------ Kutipan Artikel ------

Aturan di Sekolah Hambat Sikap Toleransi pada Siswa

Priska Sari Pratiwi | CNN Indonesia
Rabu, 25 Mei 2016 02:50 WIB
Federasi Serikat Guru Indonesia menilai sekolah tak bisa memaksakan siswa untuk memiliki pemahaman yang sama pada satu agama tertentu.
Federasi Serikat Guru Indonesia menilai sekolah tak bisa memaksakan siswa untuk memiliki pemahaman yang sama pada satu agama tertentu. (CNN Indonesia/Aulia Bintang Pratama)
Jakarta, CNN Indonesia -- Sejumlah aturan di sekolah dianggap menghambat sikap toleransi beragama di kalangan siswa. Adanya aturan wajib mengenakan pakaian muslim pada hari Jumat dianggap tak sesuai diterapkan di beberapa sekolah negeri.

Sekretaris Jenderal Federasi Serikat Guru Indonesia (FSGI) Retno Listyarti mengatakan, aturan yang dibuat sekolah bagi siswa itu cenderung tak masuk akal.

"Kalau memang mau buat aturan wajib pakaian muslim ya buat saja sekolah agama. Kalau di sekolah negeri mau menerapkan seperti itu ya enggak bisa," ujar Retno dalam diskusi di Cikini, Jakarta Pusat, Selasa (24/5).

ADVERTISEMENT

SCROLL TO CONTINUE WITH CONTENT

Dia juga mengkritik adanya aturan wajib membaca Al-quran sebelum memulai pelajaran di beberapa sekolah negeri. Menurutnya, sekolah tak bisa memaksakan siswa untuk memiliki pemahaman yang sama pada satu agama tertentu.

Hal inilah, kata Retno, yang belum banyak dilakukan oleh guru saat mengajar di sekolah. Dia menyebutkan, pelajaran Pendidikan Kewarganegaraan yang mestinya menjadi sarana untuk mengajarkan sikap toleransi pada siswa, justru bertentangan karena guru menggunakan kitab suci sebagai pembenaran atas apa yang mereka ajarkan di sekolah.

ADVERTISEMENT

"Kita ini harusnya membangun toleransi. Kalau ada siswa yang berbeda pandangan jangan disalahkan. Biarkan bersikap terbuka, kalau salah baru diluruskan," katanya.

Namun Retno meyakini sebagian besar siswa SMA saat ini masih memiliki sikap toleransi beragama pada orang lain. Hal ini sesuai dengan penelitian Setara Institute tentang tingkat toleransi pada siswa SMA di Jakarta dan Bandung tahun 2016.

Hasil survei dari 760 responden siswa menunjukkan 61,6 persen siswa memiliki sikap toleransi, 35,7 persen siswa memiliki sikap intoleran pasif atau sebatas pikiran, 2,4 persen siswa memiliki sikap intoleran aktif atau sampai pada tahap tidak suka, dan 0,3 persen berpotensi menjadi teroris.

------ Daftar untuk Diolah ------

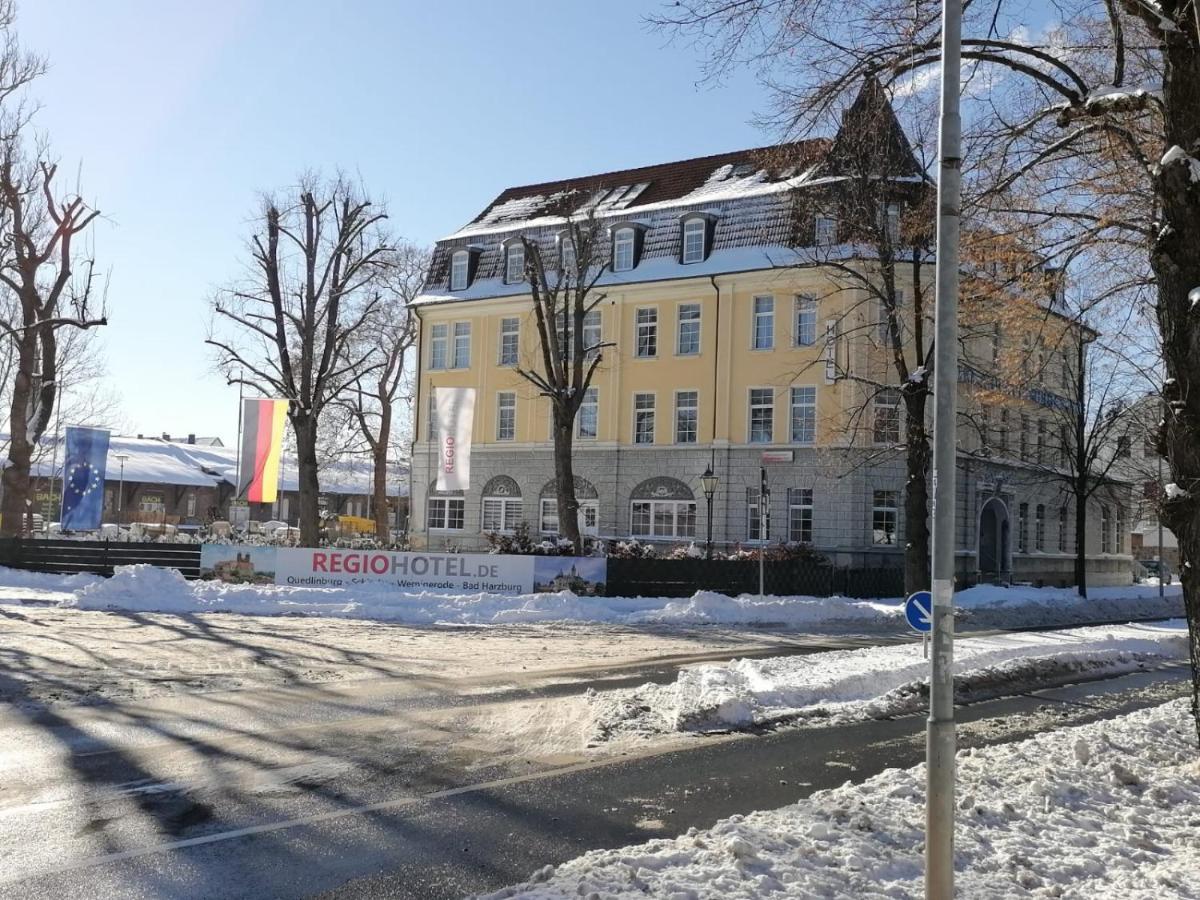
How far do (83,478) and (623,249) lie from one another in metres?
21.8

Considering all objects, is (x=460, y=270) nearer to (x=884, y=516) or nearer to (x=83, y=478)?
(x=83, y=478)

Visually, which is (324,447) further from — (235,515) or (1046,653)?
(1046,653)

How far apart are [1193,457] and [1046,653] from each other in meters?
10.2

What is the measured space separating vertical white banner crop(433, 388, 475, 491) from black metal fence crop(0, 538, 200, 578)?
25.8 ft

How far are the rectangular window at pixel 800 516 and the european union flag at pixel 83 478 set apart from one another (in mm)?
22386

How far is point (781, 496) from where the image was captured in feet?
130

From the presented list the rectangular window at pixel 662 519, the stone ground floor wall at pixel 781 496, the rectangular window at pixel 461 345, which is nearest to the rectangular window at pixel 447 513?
the stone ground floor wall at pixel 781 496

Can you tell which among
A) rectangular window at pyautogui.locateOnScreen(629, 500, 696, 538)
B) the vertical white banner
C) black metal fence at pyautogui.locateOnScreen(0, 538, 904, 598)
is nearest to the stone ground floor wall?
rectangular window at pyautogui.locateOnScreen(629, 500, 696, 538)

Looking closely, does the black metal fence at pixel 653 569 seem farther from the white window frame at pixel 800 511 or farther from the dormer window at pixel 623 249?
the dormer window at pixel 623 249

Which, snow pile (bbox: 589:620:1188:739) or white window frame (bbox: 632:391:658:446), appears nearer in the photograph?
snow pile (bbox: 589:620:1188:739)

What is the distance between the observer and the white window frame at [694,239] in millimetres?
42531

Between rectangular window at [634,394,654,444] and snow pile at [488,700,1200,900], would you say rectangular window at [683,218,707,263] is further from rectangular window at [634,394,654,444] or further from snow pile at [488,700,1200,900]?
snow pile at [488,700,1200,900]

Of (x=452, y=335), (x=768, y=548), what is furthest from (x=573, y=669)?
(x=452, y=335)

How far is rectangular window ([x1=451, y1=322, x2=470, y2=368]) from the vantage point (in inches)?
1895
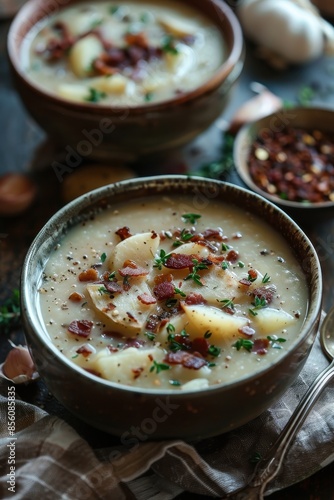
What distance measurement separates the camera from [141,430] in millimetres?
1801

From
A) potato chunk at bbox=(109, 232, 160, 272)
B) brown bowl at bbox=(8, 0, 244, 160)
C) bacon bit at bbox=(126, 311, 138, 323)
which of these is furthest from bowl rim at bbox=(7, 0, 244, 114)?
bacon bit at bbox=(126, 311, 138, 323)

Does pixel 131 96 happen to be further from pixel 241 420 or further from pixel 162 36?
pixel 241 420

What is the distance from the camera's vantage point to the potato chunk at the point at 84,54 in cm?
298

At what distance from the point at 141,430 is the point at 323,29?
231cm

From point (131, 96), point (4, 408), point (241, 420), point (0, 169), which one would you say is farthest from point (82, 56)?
point (241, 420)

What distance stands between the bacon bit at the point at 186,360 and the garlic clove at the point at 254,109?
153cm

------

Soal Latihan:
#1 Dalam artikel tentang aturan sekolah dan toleransi, berapa banyak responden siswa yang disurvei oleh Setara Institute?
#2 Substitusikan "bacon bit" dengan "bacon strip" pada bagian daftar yang dimulai dari baris yang memuat "What is the distance from" hingga akhir daftar. Tuliskan hanya bagian itu dan jangan ubah hal lainnya.
Daftar tersebut sama sekali tidak berkaitan dengan artikel.

Hasil yang Diharapkan:
#1 760 responden siswa.

#2
What is the distance from the camera's vantage point to the potato chunk at the point at 84,54 in cm?
298

At what distance from the point at 141,430 is the point at 323,29?
231cm

From point (131, 96), point (4, 408), point (241, 420), point (0, 169), which one would you say is farthest from point (82, 56)?
point (241, 420)

What distance stands between the bacon strip at the point at 186,360 and the garlic clove at the point at 254,109?
153cm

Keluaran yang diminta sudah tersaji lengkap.